PROBLEM TO WORK ON: What is the number of lines in the entries that contain the word "link"? Reply with that number only.

DATA RECORDS:
*** Block opens ***

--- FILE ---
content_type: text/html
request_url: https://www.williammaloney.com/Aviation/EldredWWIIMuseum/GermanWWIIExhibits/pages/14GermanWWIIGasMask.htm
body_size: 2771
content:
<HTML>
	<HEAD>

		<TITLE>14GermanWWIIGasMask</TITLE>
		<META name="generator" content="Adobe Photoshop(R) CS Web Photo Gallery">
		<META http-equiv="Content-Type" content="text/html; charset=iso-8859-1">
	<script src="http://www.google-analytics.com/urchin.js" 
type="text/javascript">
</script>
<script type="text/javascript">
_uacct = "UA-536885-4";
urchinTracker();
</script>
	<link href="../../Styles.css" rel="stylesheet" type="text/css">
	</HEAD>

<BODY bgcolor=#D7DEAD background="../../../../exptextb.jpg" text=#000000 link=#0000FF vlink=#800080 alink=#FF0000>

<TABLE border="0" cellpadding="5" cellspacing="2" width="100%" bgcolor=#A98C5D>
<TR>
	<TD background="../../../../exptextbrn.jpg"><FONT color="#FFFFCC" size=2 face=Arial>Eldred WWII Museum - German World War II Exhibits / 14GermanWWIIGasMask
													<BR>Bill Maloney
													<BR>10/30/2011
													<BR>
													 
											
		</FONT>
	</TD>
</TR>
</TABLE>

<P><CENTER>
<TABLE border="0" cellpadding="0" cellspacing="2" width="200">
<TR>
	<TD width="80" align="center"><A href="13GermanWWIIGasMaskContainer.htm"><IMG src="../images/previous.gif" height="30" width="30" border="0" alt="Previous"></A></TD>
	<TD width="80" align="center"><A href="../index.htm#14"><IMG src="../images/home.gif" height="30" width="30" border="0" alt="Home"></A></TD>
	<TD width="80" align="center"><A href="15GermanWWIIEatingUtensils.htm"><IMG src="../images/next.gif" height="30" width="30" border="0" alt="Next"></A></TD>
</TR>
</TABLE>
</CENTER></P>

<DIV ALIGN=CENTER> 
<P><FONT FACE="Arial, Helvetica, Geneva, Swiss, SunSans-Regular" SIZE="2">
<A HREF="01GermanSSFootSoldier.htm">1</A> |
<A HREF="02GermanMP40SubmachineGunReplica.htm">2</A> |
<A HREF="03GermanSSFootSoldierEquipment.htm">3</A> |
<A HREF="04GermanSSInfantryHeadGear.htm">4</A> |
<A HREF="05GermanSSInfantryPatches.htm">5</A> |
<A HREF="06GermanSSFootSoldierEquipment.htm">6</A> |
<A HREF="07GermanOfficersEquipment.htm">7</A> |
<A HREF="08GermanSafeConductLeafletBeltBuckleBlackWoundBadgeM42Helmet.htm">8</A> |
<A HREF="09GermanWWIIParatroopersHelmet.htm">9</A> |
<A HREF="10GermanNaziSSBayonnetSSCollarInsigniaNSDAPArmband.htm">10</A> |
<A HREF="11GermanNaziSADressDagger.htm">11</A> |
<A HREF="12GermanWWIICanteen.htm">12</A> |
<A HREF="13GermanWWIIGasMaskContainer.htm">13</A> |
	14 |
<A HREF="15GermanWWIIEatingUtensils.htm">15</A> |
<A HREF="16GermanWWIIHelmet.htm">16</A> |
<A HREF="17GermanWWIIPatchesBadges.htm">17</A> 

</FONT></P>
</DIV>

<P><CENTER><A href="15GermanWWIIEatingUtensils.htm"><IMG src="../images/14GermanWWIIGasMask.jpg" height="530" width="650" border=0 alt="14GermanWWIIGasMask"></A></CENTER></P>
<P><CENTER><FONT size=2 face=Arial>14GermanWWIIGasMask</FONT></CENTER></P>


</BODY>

*** Block closes ***

ANSWER SECTION: 2